Data
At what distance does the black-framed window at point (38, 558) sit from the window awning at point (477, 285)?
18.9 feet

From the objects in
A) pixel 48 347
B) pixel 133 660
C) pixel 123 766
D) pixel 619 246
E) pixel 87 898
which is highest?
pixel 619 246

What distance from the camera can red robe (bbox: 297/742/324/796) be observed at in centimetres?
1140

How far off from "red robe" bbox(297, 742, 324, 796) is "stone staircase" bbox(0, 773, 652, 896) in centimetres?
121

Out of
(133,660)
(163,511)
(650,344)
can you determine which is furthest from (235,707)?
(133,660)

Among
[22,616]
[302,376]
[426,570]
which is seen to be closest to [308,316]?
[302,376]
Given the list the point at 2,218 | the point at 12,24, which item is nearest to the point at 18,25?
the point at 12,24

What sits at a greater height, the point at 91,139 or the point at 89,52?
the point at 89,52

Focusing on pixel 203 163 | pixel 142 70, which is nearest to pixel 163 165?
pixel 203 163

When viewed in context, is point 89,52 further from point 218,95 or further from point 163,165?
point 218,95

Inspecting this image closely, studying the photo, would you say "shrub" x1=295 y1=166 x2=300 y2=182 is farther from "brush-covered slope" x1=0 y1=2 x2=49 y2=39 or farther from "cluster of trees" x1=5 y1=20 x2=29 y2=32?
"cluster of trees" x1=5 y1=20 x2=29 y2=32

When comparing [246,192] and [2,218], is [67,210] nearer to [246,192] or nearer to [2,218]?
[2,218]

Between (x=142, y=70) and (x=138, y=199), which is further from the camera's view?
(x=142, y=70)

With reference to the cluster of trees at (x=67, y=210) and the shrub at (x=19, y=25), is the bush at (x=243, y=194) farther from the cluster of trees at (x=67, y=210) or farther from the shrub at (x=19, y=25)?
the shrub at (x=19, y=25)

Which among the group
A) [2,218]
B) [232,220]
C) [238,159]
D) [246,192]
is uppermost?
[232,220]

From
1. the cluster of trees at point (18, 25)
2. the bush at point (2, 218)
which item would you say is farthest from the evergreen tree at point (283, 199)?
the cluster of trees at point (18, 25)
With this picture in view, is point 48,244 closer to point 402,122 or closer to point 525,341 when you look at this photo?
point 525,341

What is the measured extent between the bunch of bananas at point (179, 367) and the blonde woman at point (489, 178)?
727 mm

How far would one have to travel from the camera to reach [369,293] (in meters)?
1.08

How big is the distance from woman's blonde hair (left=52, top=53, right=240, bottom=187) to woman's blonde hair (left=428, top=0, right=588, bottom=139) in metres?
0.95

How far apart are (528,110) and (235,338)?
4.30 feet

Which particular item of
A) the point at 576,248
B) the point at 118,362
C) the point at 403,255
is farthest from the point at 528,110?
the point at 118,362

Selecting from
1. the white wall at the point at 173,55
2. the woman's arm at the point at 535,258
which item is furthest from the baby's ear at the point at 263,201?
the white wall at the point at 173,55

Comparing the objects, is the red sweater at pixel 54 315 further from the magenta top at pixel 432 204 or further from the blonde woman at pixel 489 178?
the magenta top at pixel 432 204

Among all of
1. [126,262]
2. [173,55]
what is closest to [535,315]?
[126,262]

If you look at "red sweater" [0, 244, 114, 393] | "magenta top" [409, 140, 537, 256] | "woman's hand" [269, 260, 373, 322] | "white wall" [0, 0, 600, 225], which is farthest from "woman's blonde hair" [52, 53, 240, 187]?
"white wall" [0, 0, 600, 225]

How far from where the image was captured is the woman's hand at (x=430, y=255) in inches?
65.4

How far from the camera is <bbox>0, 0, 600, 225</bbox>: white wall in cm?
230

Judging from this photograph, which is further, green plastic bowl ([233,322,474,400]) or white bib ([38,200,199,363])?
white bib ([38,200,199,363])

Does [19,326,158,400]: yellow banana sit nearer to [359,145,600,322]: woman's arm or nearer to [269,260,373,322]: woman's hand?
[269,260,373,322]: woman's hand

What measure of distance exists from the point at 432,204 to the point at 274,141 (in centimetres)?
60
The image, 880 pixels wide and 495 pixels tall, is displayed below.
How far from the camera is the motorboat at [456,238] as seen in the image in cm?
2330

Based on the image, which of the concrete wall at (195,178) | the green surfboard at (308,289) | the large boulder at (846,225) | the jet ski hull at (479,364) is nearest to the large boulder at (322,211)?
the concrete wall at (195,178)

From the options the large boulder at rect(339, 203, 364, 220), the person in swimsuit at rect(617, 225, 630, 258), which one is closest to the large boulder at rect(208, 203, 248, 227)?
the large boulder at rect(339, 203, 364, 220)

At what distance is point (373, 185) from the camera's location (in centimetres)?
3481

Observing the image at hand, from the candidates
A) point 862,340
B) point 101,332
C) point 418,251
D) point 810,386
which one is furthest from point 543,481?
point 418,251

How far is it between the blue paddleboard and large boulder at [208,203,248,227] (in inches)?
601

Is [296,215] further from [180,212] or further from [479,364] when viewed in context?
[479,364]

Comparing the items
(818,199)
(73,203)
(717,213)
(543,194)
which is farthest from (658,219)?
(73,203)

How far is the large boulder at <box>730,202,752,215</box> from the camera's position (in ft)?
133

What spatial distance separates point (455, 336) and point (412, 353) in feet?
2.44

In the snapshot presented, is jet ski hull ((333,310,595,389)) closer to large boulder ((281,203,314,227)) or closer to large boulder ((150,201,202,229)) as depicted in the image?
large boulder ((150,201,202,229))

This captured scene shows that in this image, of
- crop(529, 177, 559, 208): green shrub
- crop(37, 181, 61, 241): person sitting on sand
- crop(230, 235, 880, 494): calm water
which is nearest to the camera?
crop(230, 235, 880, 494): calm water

Do this
Write out exactly the lines of the entries above that run from the line containing "How far is it" through the last line, including both.

Completed exercise
How far is it between the blue paddleboard and large boulder at [208,203,248,227] (in inches)?
601

Is [296,215] further from [180,212] or further from [479,364] when viewed in context?
[479,364]

Comparing the items
(818,199)
(73,203)
(717,213)
(543,194)
which is farthest from (658,219)?
(73,203)

How far is the large boulder at <box>730,202,752,215</box> from the camera's position (in ft)?
133

What spatial distance separates point (455, 336) and point (412, 353) in feet?
2.44

In the snapshot presented, is jet ski hull ((333,310,595,389)) closer to large boulder ((281,203,314,227)) or closer to large boulder ((150,201,202,229)) as depicted in the image?
large boulder ((150,201,202,229))

This captured scene shows that in this image, of
- crop(529, 177, 559, 208): green shrub
- crop(37, 181, 61, 241): person sitting on sand
- crop(230, 235, 880, 494): calm water
which is nearest to the camera?
crop(230, 235, 880, 494): calm water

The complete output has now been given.